*Text shown*:

Genes with a single coding exon appear in excess, but this is distorted by certain large gene families (olfactory receptors), gene fragments, and unrecognized processed pseudogenes. Human ribosomal proteins alone have over 2000 known pseudogenes). Discounting this, a single peak would occur at 4 exons (7.4% of all genes). There remains a substantial annotation bias toward fewer exons as prediction software tends to split genes possessing long introns -- the number of genes in the Ensembl human gene collection declined by nearly 7500 genes to 21,787 in progressing to NCBI assembly 34 (UCSC version hg16).



  Polarity and Isoelectric Point
 

Proteins are charged due to amino acid side chains, secondary modifications, and unblocked terminal residues. The net charge swings from negative to positive according to the pH of the ambient water and the local environment of each contributing residue in the folded protein. The pI is the pH that results in a net charge of zero.

*Dataset*:
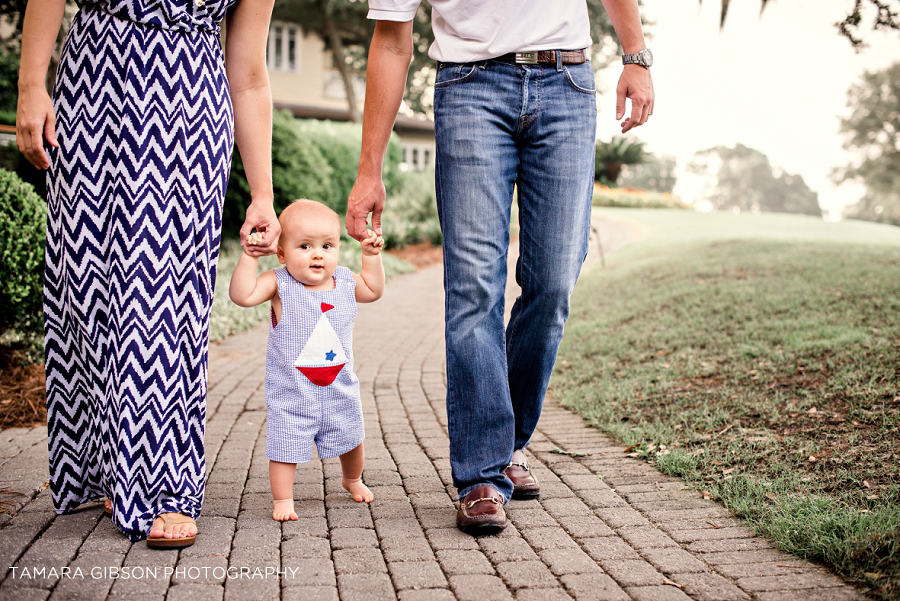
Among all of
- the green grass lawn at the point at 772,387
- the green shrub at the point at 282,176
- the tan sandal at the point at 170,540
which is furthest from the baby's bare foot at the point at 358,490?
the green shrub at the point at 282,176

*Check your understanding*:
A - In the text on gene exons and protein charge, condense the paragraph beginning "Proteins are charged due to" into a short list that keeps its main facts.
B - Carry on the text on gene exons and protein charge from its last sentence.

*Expected responses*:
A -
- Proteins carry charge from amino acid side chains, secondary modifications, and unblocked terminal residues.
- Net charge shifts between negative and positive with the pH of the surrounding water and the local environment of each contributing residue in the folded protein.
- The pI is the pH at which the net charge is zero.

B -
The pI is a useful property because it predicts solubility properties and so suggests the cellular environment in which a protein will be found. By displaying an individual protein's pI over the histogram of genome-wide pI distribution, the Protein Browser calls attention to unusual values of pI that could be clues to function or location. For example, human pepsin A has a pI of 3.4, consistent with its expression in the highly acidic stomach; human cytochrome c has a pI of 9.6 appropriate to binding negatively-charged membrane phospholipid. At the isoelectric-focusing stage of 2-D electrophoresis, each protein migrates to its isoelectric point. A protein migrating anomalously may have an unsuspected covalent modification.

The pI algorithm uses pK values for relevant amino acids (C, D, E, H, K, R, S, T, Y, and amino- and carboxy- termini) derived experimentally for model peptides in 9 M urea at 25 degrees C. The prediction tool removes predicted signal peptides, but does not consider other modifications. It is least accurate on small proteins with limited intrinsic buffering capacity, with highly basic proteins where pI lacks a solid experimental foundation, and on protein domains buried in membrane. Raw sequence is used when no UniProtKB accession is available.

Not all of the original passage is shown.